Morningstar JE, Gensemer C, Moore R, et al. - In patients and mice with mitral valve prolapse (MVP), the presence of prominent regional left ventricular (LV) fibrosis was evident, which backs an association between MVP and progressive damaging impacts on LV structure before overt changes in cardiac function. A reactive response of the papillary and inferobasal myocardium to elevated chordal tension from a prolapsing valve was suggested by the regionalized molecular and cellular alterations.

• Experts conducted histopathologic study of LV biopsies from peripapillary regions, inferobasal LV wall and apex on surgical patients suffering from MVP, as well as in a mouse model of human MVP.

• By histopathology of LV biopsies, there was presence of regionalized fibrosis in the peripapillary myocardium that was found to be correlated with increased macrophages and myofibroblasts.

• In MVP mouse model, experts found similar regional increases in collagen deposition that progressed over time.

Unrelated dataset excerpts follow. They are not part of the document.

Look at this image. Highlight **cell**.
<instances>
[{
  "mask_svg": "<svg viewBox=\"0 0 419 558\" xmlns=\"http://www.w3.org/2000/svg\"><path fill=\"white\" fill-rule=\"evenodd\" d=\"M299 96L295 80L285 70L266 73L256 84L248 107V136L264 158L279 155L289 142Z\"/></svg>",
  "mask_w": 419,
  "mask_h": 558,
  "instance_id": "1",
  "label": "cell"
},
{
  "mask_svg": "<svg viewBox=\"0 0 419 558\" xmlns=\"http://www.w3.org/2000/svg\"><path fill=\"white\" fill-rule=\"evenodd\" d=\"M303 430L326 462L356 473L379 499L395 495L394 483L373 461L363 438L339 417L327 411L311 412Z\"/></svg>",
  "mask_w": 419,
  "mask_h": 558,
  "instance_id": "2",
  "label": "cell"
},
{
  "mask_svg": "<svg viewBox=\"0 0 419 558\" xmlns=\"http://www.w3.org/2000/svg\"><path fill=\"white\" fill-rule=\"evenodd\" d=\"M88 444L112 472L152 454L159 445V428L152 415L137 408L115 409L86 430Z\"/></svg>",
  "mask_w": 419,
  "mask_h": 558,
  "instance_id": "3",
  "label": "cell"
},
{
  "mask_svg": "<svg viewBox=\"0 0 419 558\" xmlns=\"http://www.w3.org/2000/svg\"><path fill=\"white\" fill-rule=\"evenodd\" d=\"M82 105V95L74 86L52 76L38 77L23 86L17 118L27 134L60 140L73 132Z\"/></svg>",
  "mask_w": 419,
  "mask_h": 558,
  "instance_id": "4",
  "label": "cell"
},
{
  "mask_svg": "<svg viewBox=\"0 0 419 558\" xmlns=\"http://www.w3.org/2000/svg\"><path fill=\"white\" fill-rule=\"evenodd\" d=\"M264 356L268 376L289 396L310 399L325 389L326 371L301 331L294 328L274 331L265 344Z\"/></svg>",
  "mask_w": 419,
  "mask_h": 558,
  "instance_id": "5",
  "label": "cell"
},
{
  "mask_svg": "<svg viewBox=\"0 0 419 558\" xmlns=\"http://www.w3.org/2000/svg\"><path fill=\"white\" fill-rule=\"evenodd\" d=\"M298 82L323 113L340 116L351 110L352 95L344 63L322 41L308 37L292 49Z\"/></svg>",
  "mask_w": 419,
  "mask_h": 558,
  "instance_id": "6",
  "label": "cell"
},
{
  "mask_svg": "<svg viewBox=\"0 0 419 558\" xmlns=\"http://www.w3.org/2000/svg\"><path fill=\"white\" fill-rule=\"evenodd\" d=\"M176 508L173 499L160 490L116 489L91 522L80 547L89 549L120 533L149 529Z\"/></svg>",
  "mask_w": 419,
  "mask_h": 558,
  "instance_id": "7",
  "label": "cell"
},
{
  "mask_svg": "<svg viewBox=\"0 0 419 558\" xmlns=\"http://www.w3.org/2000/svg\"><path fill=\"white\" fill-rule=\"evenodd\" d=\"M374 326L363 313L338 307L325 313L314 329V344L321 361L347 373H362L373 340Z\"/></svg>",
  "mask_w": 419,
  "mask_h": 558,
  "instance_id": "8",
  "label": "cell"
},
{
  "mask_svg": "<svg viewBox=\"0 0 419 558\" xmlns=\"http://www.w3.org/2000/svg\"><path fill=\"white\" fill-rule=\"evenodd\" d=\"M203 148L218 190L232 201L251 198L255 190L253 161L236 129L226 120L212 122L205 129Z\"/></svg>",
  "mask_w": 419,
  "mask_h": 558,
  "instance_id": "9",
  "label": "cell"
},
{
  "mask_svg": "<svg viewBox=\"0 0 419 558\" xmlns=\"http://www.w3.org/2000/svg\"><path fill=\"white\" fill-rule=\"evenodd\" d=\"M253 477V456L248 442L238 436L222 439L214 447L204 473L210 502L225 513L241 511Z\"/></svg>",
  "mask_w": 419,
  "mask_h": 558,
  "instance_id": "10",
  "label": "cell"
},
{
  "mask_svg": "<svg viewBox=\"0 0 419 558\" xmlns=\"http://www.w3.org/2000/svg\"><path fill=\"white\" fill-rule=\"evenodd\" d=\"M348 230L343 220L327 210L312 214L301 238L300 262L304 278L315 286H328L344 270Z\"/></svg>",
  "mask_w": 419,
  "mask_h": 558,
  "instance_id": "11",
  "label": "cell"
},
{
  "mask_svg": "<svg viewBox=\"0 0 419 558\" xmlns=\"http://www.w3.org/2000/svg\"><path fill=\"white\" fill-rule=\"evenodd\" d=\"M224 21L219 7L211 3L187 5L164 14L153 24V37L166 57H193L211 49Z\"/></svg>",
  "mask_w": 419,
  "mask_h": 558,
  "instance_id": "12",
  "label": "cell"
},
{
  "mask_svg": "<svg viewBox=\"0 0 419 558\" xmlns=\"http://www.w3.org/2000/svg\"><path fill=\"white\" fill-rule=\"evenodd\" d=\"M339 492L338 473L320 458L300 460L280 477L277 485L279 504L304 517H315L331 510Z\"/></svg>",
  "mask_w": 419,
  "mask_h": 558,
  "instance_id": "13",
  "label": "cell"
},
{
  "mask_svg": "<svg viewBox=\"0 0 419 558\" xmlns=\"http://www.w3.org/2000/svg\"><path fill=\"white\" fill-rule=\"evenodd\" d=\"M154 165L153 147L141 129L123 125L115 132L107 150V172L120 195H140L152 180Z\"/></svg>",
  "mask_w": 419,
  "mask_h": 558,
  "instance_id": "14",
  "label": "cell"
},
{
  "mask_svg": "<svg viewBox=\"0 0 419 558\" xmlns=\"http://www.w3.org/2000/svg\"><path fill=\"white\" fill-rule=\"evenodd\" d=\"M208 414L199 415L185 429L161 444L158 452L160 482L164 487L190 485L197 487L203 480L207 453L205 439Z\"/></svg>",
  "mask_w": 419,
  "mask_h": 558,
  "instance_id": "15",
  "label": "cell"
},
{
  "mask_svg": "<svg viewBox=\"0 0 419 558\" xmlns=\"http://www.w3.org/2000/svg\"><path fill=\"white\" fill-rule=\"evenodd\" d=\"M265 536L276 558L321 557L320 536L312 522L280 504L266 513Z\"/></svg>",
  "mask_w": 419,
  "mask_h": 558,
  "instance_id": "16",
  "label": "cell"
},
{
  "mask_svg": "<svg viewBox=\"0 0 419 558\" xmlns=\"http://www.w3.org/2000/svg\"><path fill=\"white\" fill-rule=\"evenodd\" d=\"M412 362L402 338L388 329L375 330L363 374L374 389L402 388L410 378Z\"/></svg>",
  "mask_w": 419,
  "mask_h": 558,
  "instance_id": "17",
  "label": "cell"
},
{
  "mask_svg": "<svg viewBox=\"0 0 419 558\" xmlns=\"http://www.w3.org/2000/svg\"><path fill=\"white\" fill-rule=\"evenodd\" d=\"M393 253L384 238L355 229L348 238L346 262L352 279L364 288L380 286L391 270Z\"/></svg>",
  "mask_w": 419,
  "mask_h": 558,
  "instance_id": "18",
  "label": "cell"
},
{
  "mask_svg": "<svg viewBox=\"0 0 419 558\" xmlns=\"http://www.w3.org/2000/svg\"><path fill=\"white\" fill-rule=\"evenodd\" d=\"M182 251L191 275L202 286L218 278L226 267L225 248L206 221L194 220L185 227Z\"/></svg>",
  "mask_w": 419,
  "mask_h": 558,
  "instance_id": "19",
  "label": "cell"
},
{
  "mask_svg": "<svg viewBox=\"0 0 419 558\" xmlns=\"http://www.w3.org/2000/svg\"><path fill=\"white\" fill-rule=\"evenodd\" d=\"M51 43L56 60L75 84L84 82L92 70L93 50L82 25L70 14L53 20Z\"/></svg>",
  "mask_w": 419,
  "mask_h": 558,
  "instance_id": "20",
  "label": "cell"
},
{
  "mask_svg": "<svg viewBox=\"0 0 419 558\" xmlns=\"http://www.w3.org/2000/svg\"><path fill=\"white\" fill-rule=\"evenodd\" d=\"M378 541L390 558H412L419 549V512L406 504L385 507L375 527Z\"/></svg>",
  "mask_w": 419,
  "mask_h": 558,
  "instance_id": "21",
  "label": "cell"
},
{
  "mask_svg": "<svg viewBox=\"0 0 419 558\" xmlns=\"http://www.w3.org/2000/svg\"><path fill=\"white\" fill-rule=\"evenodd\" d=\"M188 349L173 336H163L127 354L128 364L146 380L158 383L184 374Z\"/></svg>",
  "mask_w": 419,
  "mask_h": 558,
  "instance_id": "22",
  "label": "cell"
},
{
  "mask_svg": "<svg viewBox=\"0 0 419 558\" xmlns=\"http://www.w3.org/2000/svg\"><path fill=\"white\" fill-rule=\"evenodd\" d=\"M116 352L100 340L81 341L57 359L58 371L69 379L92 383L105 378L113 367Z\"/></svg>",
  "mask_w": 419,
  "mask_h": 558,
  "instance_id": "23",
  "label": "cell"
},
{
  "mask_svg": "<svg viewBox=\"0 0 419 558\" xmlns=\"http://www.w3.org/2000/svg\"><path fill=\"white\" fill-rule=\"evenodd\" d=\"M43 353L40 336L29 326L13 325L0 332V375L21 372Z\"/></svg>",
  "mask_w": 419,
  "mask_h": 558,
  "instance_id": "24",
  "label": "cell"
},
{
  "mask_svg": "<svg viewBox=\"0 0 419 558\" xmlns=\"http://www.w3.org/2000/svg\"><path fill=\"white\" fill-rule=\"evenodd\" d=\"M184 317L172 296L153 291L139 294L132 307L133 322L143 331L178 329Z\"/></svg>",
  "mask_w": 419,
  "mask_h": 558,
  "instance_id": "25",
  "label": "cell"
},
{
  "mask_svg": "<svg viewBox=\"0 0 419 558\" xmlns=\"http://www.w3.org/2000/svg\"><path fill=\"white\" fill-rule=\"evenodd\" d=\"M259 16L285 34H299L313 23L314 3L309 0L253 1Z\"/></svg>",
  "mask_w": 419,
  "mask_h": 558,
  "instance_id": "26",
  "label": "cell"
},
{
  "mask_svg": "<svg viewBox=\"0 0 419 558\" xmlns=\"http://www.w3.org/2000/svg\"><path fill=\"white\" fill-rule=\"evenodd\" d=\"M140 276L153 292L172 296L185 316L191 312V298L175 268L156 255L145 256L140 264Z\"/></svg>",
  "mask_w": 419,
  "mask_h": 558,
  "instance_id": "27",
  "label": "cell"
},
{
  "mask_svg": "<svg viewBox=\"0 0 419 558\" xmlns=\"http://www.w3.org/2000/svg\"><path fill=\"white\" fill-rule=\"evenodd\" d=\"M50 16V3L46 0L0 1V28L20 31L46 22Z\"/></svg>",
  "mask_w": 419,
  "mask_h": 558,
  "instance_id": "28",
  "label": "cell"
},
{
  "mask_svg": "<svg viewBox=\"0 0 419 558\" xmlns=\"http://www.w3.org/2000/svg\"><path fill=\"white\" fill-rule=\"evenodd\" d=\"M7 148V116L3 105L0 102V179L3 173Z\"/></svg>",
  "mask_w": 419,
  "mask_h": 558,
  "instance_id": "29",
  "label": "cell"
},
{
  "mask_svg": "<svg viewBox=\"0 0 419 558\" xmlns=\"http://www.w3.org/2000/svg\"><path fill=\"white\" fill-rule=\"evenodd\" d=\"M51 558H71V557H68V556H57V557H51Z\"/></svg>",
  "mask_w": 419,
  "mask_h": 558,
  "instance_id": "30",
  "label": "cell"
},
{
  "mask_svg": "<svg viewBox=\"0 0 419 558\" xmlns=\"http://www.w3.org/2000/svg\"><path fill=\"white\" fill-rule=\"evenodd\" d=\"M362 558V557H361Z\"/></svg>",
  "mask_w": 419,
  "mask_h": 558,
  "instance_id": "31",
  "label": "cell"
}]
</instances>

• Tension‐dependent profibrotic cellular and molecular responses consistent with fibrosis locations linked with valve‐induced stress were identified in computational modeling.

• These simulations also discovered mechanosensing primary cilia as implicated in profibrotic pathways, which was validated in vitro as well as in human biopsies.

• In vitro stretching of primary human cardiac fibroblasts demonstrated that stretch not only directly activates profibrotic pathways but also elevates extracellular matrix protein generation.

• Findings raise the query if surgical intervention on MVP patients should occur earlier than suggested by current guidelines to avert advanced LV fibrosis and potentially decrease residual risk of LV dysfunction and sudden cardiac death.